I also have two SLEEP 4 statements so that's an extra 8 cycles so 50 cycles altogether.

The last part of the code is
sta WSYNC
inx
cpx #192
bne VisibleScreen

Now it seems to me that the since the last three opcodes are after WSYNC then they're inbetween scanlines and shouldn't count towards the 76 cycles, right?
If so then the sta WSYNC should be 3 cycles, so that's a total of 53 cycles and I should have 76 - 53 = 23 cycles left.
If those opcodes do count, then that's an extra 6 or 7 cycles, so at most 53 + 7 = 60 and 76 - 60 = 16 cycles left.

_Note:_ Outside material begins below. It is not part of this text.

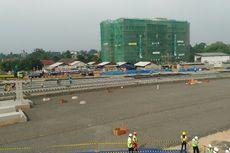 5 Stasiun MRT Akan Terintegrasi dengan Bus Transjakarta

Yet, inbetween the last sta PF2 and sta WSYNC if use anything more than 11 cycles the screen goes wonky. So I am I incorrect about the timing, doing bad math, or...?

Thank you.

#2 Rybags ONLINE  

Rybags

    Quadrunner

  • 10,314 posts
  • Location:Australia

Posted Sun Dec 4, 2011 9:23 PM

You don't have "in between scanlines" in the sense of what scanline the CPU is executing on - the cycles per scanline on a given system also counts stuff like HBlank and Sync time.
So, any given piece of your kernal is being executed on a given scanline, or spanning two.

WSync halts the CPU until a given cycle - with that bit of code you have you might be able to speed it up by putting either / both the INX / CPX #192 before the STA WSYNC.
That is of course assuming the instructions won't overrun to the point where the WSync occurs for the next scanline.

#3 jbs30000 OFFLINE  

jbs30000

    Moonsweeper

  • 459 posts

Posted Sun Dec 4, 2011 10:53 PM

OK, that makes sense, but I'm still coming up short. For example, counting the code that comes after the sta WSYNC I should be able to put in code that takes up to 16 cycles, yet I can only go up to 11 cycles (I tested this using SLEEP).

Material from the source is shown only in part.